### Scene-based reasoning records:
*****
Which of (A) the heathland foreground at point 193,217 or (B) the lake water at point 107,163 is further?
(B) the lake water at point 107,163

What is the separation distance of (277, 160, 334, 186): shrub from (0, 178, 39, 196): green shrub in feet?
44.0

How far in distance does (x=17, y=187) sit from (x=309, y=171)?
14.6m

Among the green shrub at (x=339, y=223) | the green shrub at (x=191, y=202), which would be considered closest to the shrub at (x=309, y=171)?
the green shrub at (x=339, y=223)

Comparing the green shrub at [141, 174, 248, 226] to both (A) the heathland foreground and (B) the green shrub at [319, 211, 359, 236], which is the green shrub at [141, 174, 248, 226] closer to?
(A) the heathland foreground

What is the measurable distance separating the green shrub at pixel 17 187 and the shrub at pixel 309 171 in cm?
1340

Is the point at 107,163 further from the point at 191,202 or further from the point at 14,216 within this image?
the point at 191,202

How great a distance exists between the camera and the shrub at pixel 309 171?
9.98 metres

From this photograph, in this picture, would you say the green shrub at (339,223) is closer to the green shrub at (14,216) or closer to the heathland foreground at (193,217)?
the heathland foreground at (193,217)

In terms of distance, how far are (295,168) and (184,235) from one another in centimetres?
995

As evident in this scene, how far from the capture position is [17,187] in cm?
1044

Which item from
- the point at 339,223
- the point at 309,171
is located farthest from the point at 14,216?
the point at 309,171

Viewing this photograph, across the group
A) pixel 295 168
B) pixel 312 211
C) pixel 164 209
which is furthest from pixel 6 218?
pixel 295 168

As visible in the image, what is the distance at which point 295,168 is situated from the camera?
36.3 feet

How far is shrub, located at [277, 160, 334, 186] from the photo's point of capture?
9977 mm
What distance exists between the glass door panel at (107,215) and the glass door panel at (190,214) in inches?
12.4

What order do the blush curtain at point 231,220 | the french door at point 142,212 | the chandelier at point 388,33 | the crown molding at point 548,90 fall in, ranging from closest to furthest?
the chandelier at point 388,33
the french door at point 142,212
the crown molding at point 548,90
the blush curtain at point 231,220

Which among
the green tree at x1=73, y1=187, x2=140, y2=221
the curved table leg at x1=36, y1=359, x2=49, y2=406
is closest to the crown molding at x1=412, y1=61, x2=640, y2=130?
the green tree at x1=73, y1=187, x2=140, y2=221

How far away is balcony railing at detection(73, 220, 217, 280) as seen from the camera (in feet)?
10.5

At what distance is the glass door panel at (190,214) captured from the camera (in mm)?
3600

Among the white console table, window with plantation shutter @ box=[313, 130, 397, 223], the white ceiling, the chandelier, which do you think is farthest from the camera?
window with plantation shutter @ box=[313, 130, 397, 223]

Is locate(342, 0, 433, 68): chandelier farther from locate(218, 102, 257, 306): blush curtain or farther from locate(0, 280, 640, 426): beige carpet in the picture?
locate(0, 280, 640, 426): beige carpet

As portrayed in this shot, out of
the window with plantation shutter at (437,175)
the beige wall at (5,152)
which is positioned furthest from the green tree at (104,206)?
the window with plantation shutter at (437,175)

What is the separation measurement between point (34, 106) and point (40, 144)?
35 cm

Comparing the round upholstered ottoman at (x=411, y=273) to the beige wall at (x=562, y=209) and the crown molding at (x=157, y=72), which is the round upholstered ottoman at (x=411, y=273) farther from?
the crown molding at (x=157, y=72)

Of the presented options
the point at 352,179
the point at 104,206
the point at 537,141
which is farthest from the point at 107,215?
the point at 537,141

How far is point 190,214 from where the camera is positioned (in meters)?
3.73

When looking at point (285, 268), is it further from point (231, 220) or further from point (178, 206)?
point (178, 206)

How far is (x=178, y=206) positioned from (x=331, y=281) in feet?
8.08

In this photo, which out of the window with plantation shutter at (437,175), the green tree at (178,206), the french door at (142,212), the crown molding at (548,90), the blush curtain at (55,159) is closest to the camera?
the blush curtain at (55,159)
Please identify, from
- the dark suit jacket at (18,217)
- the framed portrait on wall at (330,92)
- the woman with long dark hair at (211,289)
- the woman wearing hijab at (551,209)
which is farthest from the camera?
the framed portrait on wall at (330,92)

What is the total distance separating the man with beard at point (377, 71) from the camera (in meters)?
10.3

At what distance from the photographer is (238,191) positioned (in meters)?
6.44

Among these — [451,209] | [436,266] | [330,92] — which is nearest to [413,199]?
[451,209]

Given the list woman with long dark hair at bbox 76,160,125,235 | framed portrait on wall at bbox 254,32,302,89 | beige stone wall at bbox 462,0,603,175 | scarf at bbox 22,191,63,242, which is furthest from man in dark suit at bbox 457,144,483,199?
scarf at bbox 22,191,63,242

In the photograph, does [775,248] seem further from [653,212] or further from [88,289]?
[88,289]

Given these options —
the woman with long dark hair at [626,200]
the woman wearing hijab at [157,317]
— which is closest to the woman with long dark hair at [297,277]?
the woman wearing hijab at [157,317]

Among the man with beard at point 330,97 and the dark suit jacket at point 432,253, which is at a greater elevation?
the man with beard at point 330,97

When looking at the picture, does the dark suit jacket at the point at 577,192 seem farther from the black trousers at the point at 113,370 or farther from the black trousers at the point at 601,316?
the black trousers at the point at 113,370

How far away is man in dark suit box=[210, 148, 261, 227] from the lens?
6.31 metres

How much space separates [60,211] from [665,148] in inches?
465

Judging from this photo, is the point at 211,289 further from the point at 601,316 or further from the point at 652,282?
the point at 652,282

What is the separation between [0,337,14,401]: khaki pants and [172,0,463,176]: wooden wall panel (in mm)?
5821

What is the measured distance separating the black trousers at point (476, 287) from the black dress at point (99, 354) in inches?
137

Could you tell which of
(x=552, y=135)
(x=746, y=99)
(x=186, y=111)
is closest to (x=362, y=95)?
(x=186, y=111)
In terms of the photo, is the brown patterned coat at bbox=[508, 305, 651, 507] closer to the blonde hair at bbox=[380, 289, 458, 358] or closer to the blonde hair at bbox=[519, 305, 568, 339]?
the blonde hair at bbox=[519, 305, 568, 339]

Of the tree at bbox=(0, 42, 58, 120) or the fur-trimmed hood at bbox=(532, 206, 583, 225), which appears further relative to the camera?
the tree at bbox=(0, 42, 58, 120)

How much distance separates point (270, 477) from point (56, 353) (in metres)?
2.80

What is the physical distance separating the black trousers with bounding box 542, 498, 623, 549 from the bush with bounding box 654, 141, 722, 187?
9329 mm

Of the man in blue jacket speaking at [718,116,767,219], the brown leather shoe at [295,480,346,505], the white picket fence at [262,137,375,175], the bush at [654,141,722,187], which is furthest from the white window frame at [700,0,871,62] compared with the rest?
*****
### Task instructions:
Copy down the whole of the data above, matching it exactly.

### Exercise answer:
Which of (A) the heathland foreground at point 193,217 or (B) the lake water at point 107,163 is further?
(B) the lake water at point 107,163

What is the separation distance of (277, 160, 334, 186): shrub from (0, 178, 39, 196): green shrub in feet?
44.0

How far in distance does (x=17, y=187) sit from (x=309, y=171)?
14.6m

Among the green shrub at (x=339, y=223) | the green shrub at (x=191, y=202), which would be considered closest to the shrub at (x=309, y=171)?
the green shrub at (x=339, y=223)

Comparing the green shrub at [141, 174, 248, 226] to both (A) the heathland foreground and (B) the green shrub at [319, 211, 359, 236], which is the green shrub at [141, 174, 248, 226] closer to?
(A) the heathland foreground

What is the measurable distance separating the green shrub at pixel 17 187 and the shrub at pixel 309 171 in cm?
1340

Is the point at 107,163 further from the point at 191,202 or further from the point at 14,216 within this image?
the point at 191,202

How great a distance exists between the camera and the shrub at pixel 309 171?
9.98 metres

From this photograph, in this picture, would you say the green shrub at (339,223) is closer to the green shrub at (14,216) or closer to the heathland foreground at (193,217)?
the heathland foreground at (193,217)

In terms of distance, how far are (295,168) and (184,235) from one another in centimetres?
995

As evident in this scene, how far from the capture position is [17,187] in cm?
1044

Which item from
- the point at 339,223
- the point at 309,171
is located farthest from the point at 14,216?
the point at 309,171

Viewing this photograph, across the group
A) pixel 295 168
B) pixel 312 211
C) pixel 164 209
which is furthest from pixel 6 218?
pixel 295 168

As visible in the image, what is the distance at which point 295,168 is situated from the camera?
36.3 feet

How far is shrub, located at [277, 160, 334, 186] from the photo's point of capture?
9977 mm
What distance exists between the glass door panel at (107,215) and the glass door panel at (190,214) in inches?
12.4

What order do the blush curtain at point 231,220 | the french door at point 142,212 | the chandelier at point 388,33 | the crown molding at point 548,90 fall in, ranging from closest to furthest?
the chandelier at point 388,33
the french door at point 142,212
the crown molding at point 548,90
the blush curtain at point 231,220

Which among
the green tree at x1=73, y1=187, x2=140, y2=221
the curved table leg at x1=36, y1=359, x2=49, y2=406
is closest to the crown molding at x1=412, y1=61, x2=640, y2=130?
the green tree at x1=73, y1=187, x2=140, y2=221

How far away is balcony railing at detection(73, 220, 217, 280) as seen from the camera (in feet)?
10.5

At what distance is the glass door panel at (190,214) captured from the camera (in mm)?
3600

Among the white console table, window with plantation shutter @ box=[313, 130, 397, 223], the white ceiling, the chandelier, which do you think is farthest from the camera?
window with plantation shutter @ box=[313, 130, 397, 223]

Is locate(342, 0, 433, 68): chandelier farther from locate(218, 102, 257, 306): blush curtain or farther from locate(0, 280, 640, 426): beige carpet in the picture?
locate(0, 280, 640, 426): beige carpet

As portrayed in this shot, out of
the window with plantation shutter at (437,175)
the beige wall at (5,152)
which is positioned furthest from the green tree at (104,206)?
the window with plantation shutter at (437,175)

What is the separation measurement between point (34, 106) and point (40, 144)?
35 cm

Comparing the round upholstered ottoman at (x=411, y=273) to the beige wall at (x=562, y=209) and the crown molding at (x=157, y=72), which is the round upholstered ottoman at (x=411, y=273) farther from?
the crown molding at (x=157, y=72)

Of the presented options
the point at 352,179
the point at 104,206
the point at 537,141
which is farthest from the point at 107,215?
the point at 537,141

How far is point 190,214 from where the camera is positioned (in meters)?
3.73

When looking at point (285, 268), is it further from point (231, 220) or further from point (178, 206)?
point (178, 206)

How far is (x=178, y=206) positioned from (x=331, y=281) in feet?
8.08

In this photo, which out of the window with plantation shutter at (437,175), the green tree at (178,206), the french door at (142,212), the crown molding at (548,90), the blush curtain at (55,159) is closest to the camera?
the blush curtain at (55,159)
Please identify, from
- the dark suit jacket at (18,217)
- the framed portrait on wall at (330,92)
- the woman with long dark hair at (211,289)
- the woman wearing hijab at (551,209)
which is farthest from the camera?
the framed portrait on wall at (330,92)

What is the total distance separating the man with beard at point (377, 71) from the camera (in meters)?
10.3

At what distance from the photographer is (238,191) positioned (in meters)?
6.44

Among these — [451,209] | [436,266] | [330,92] — which is nearest to [413,199]?
[451,209]

Given the list woman with long dark hair at bbox 76,160,125,235 | framed portrait on wall at bbox 254,32,302,89 | beige stone wall at bbox 462,0,603,175 | scarf at bbox 22,191,63,242, which is furthest from man in dark suit at bbox 457,144,483,199?
scarf at bbox 22,191,63,242

In the photograph, does [775,248] seem further from [653,212] or further from [88,289]?
[88,289]

Given these options —
the woman with long dark hair at [626,200]
the woman wearing hijab at [157,317]
— which is closest to the woman with long dark hair at [297,277]?
the woman wearing hijab at [157,317]

Among the man with beard at point 330,97 and the dark suit jacket at point 432,253, which is at a greater elevation?
the man with beard at point 330,97

When looking at the picture, does the dark suit jacket at the point at 577,192 seem farther from the black trousers at the point at 113,370 or farther from the black trousers at the point at 601,316?
the black trousers at the point at 113,370

How far away is man in dark suit box=[210, 148, 261, 227] from the lens?
6.31 metres

How much space separates [60,211] from [665,148] in inches?
465

Judging from this photo, is the point at 211,289 further from the point at 601,316 or further from the point at 652,282?
the point at 652,282

What is the separation between [0,337,14,401]: khaki pants and [172,0,463,176]: wooden wall panel (in mm)?
5821

What is the measured distance separating the black trousers at point (476, 287) from the black dress at point (99, 354) in inches?
137

Could you tell which of
(x=552, y=135)
(x=746, y=99)
(x=186, y=111)
is closest to (x=362, y=95)?
(x=186, y=111)
In terms of the photo, is the brown patterned coat at bbox=[508, 305, 651, 507] closer to the blonde hair at bbox=[380, 289, 458, 358] or closer to the blonde hair at bbox=[519, 305, 568, 339]?
the blonde hair at bbox=[519, 305, 568, 339]

Of the tree at bbox=(0, 42, 58, 120) or the fur-trimmed hood at bbox=(532, 206, 583, 225), which appears further relative to the camera?
the tree at bbox=(0, 42, 58, 120)

How much distance separates point (270, 477) from point (56, 353) (in metres)?
2.80

What is the physical distance separating the black trousers with bounding box 542, 498, 623, 549 from the bush with bounding box 654, 141, 722, 187?
9329 mm

Of the man in blue jacket speaking at [718,116,767,219], the brown leather shoe at [295,480,346,505], the white picket fence at [262,137,375,175], the bush at [654,141,722,187], which is furthest from the white window frame at [700,0,871,62] compared with the rest?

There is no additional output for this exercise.